Fest steht jedoch, dass Computer für den minutenschnellen Ausverkauf eine entscheidende Rolle spielten. Denn nicht nur Menschen, sondern auch Maschinen agieren am Aktienmarkt für die Großanleger: Werden bestimmte einprogrammierte Kurse unterschritten, verkaufen die Computersysteme Teile der Aktienbestände. Dadurch sinken die Kurse weiter, sodass in der Folge auch bei anderen Investoren programmgesteuerte Verkäufe ausgelöst werden.
Was geschehen kann, wenn die Computer zu handeln beginnen
"Das ist wie eine Lawine, die mit einem Schneeball ihren Anfang nimmt", sagt Jochen Intelmann, Chefvolkswirt der Haspa. "Der programmgesteuerte Handel, der trendverstärkend wirkt, breitet sich immer weiter aus ", erklärt Franz Christian Kalischer, Vorstand des Maklerunternehmens mwb Fairtrade in Hamburg. Experten zufolge werden an manchen Tagen schon mehr als drei Viertel der Aktiengeschäfte von Rechnern abgewickelt.
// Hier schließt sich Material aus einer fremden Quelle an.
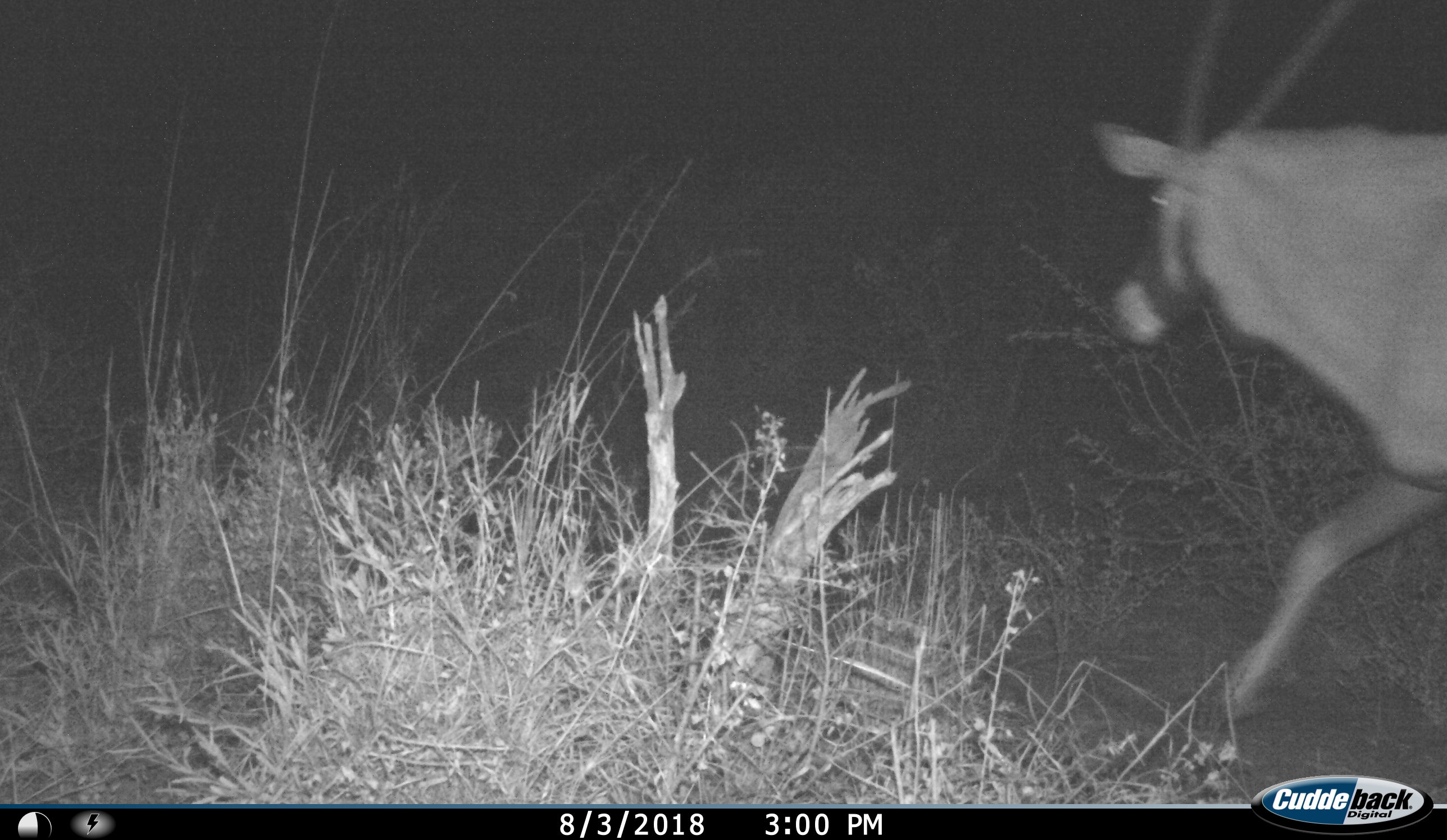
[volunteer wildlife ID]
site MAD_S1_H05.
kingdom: Animalia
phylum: Chordata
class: Mammalia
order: Artiodactyla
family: Bovidae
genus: Oryx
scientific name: Oryx gazella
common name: gemsbok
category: oryx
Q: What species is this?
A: Oryx (gemsbok) (Oryx gazella).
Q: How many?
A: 1.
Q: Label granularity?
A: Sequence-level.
Der US-Senator Edward Kaufman forderte am Freitag eine Regulierung des sogenannten Algo-Trading, bei dem Hochleistungscomputer auf Basis komplizierter Rechenmodelle innerhalb von Millisekunden Tausende Kauf- oder Verkaufsorders platzieren.
Fachleute wie Kalischer haben für Vorgänge wie den jüngsten Wall-Street-Schock wenig Verständnis: "Solche Ereignisse schaden dem Wertpapiermarkt insgesamt, weil sie Vertrauen zerstören. Ich halte das für eine Schwäche eines Börsensystems."
In Deutschland könnten derart starke Kursausschläge aufgrund möglicherweise fehlerhafter Handelsaufträge allerdings nicht vorkommen, ist sich Kalischer sicher. Frank Herkenhoff, Sprecher der Deutschen Börse in Frankfurt, bestätigt dies: "Irrtümliche Orders kommen vor, aber nie in diesem Ausmaß - und sie werden sofort rückabgewickelt."
Die richtige Geldanlage in Zeiten der Euro-Krise
In Deutschland gibt es "Leitplanken" für die Aktienkurse
Eine Reihe von Sicherheitsmaßnahmen verhindere unbeabsichtigte Kursausreißer, so Herkenhoff. Unter anderem würden für jede Aktie aufgrund statistisch ermittelter Schwankungsbreiten bestimmte Preisspannen festgelegt. "Wenn der Preis über diese Leitplanken hinausgeht, wird das Papier automatisch für etwa 30 Sekunden vom Handel ausgesetzt." Innerhalb dieser Zeit hätten die Händler die Gelegenheit, ihre Orders zu überprüfen.
Tatsächlich gewollte Kursbewegungen, selbst wenn sie extreme Dimensionen annehmen, werden dadurch aber nicht unmöglich: Am 28. Oktober 2008, als die Volkswagen-Stammaktie innerhalb von Stunden ihren Kurs auf mehr als 1000 Euro praktisch verdoppelte, habe es 46 dieser Handelsunterbrechungen gegeben.
Zu dem Absturz der US-Börse habe aber die ohnehin große Nervosität am Markt wegen der Schuldenkrise erheblich beigetragen, sagt Intelmann: "Jetzt geht die Angst um, nach Griechenland könnten weitere Länder unter Druck kommen."
Der Frankfurter Börsenhändler Dirk Müller, der als "Dirk of the DAX" in den Medien bekannt wurde, sieht in dem blitzartigen Rücksetzer gar den Beginn des großen Ausverkaufs am Aktienmarkt, vor dem er bereits seit vielen Monaten warnt.